Boras felt the Yankees needed to be shocked. And while the opt-out did that, it apparently also shocked A-Rod. Rodriguez understood he’d be opting out, but he didn’t plan on the quick negative reaction by fans, media, and especially by the Yankees, including new boss Hank Steinbrenner, who publicly said the Yankees were done with A-Rod. “Good-bye,” Steinbrenner announced on opt-out night.
We did plenty here at RAB after the opt-out. Namely:
- Bid him adieu, noting that the opt-out signaled that he never intended to re-sign.
- Moved his category from “Current Yankees” to “Selfish Jerks.”
- Created a new one: “A-Rod’s Shimmy Makes the Women in New York Puke.”
- Explored the myriad options open for the Yankees to fill the third base vacancy.
A few weeks later, though, we learned that A-Rod was talking to the Steinbrenners about a contract. We were baffled a bit — and I talked to more than one person who thought it was a facade to extract more value from the other teams on the market. But after a day or so, it became apparent that these talks were serious, and that A-Rod would be a Yankee for the rest of his career.
Rodriguez triumphantly called Boras from the meeting with the Steinbrenners. He mentioned some hope for incentives but didn’t seem to care too much about them. Boras nonetheless pressed for $30 million in very attainable home-run milestones and finalized the contract language. So with the $10 million Texas was obligated to pay after the opt out, that could bring the total haul to $315 million — which is not too bad for a guy who was portrayed as crawling back. Yet, it probably still fell short of what he could have gotten elsewhere (or maybe even from the Yankees, had he waited it out).

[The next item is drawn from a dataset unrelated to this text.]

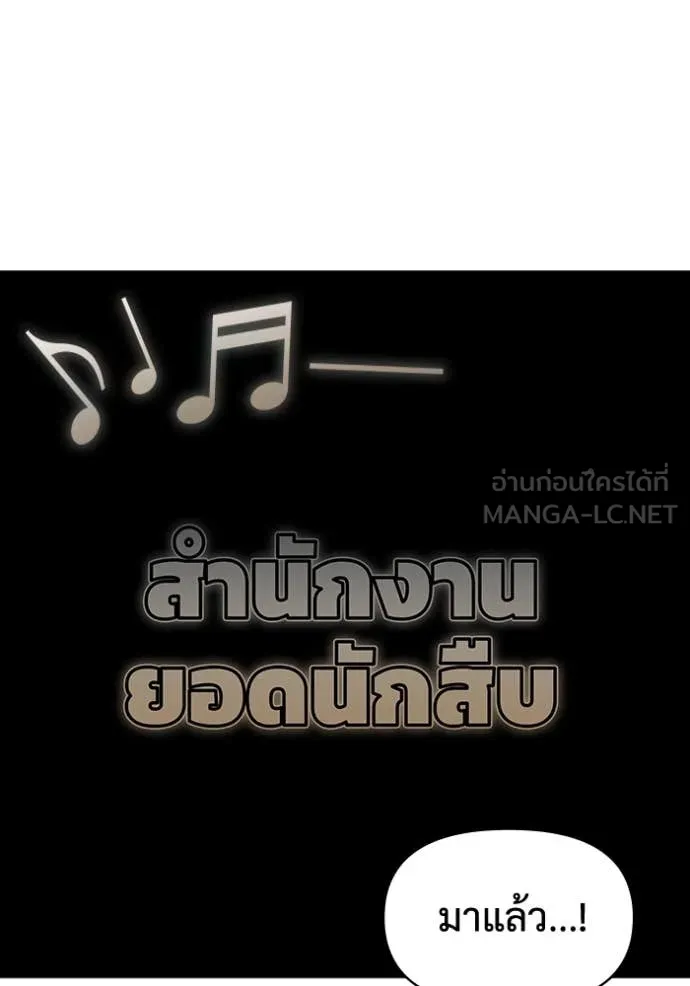 ฉันเนี่ยนะ ตอนที่ 24 รูปที่ 20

Given the treatment of A-Rod by the fans and media in the past, I was pleasantly surprised by the reaction to his re-signing. While a number of fans thought that we were making a mistake by giving him 10 years and $275 million, he was for the most part welcomed back with open arms.

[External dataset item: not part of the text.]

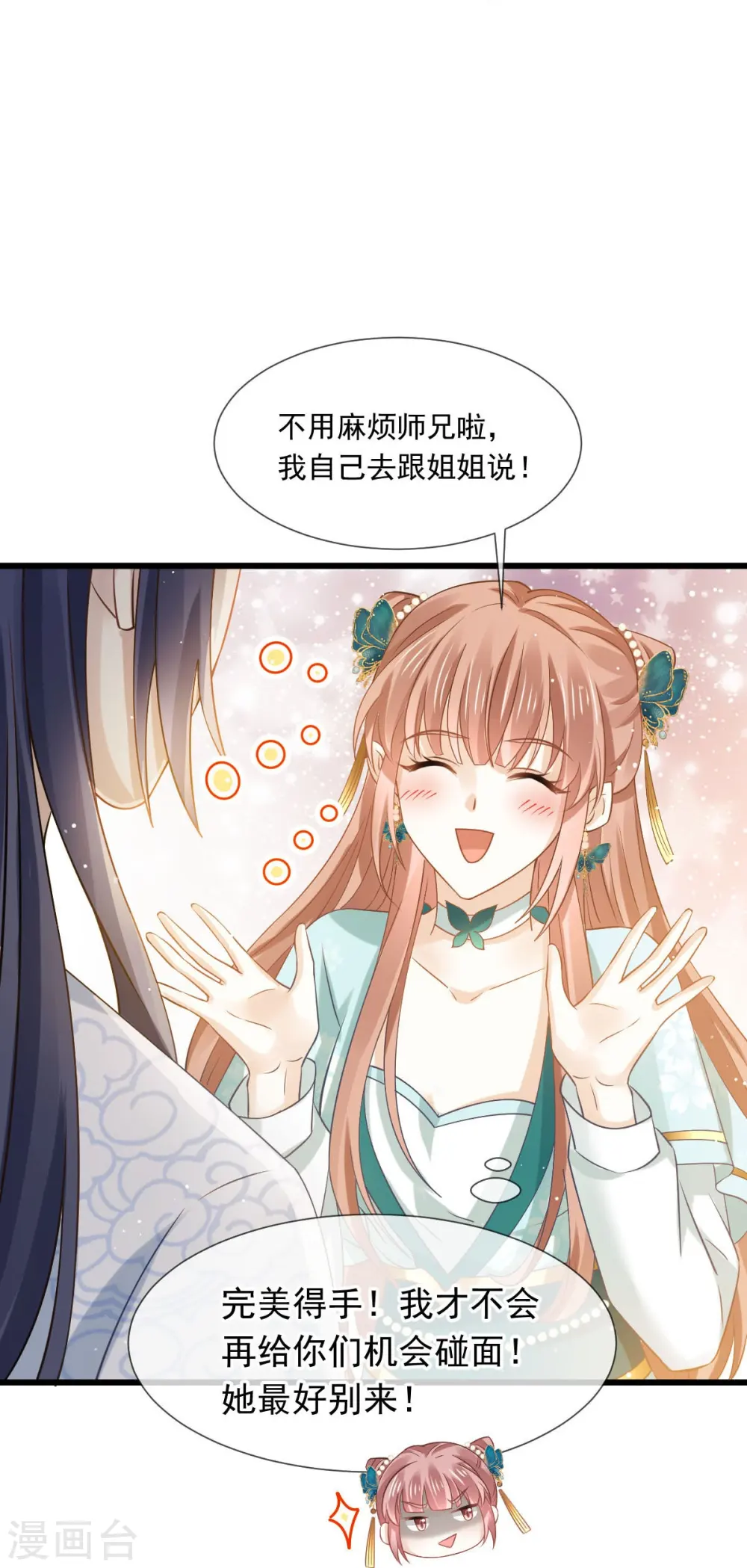 第56话 人致贱，这无敌23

And A-Rod is glad to be back, too.
“New York brings out the best in you. And the worst,” Rodriguez said the other day. “You have to be able to look in the mirror and be honest with yourself I didn’t want to go to a place and hide and have my weaknesses be swept away. New York has made me a better man. And it’s made me a better baseball player.”
It might be spin, it might be PR speak. But it’s damn nice to hear those words from the best player in baseball.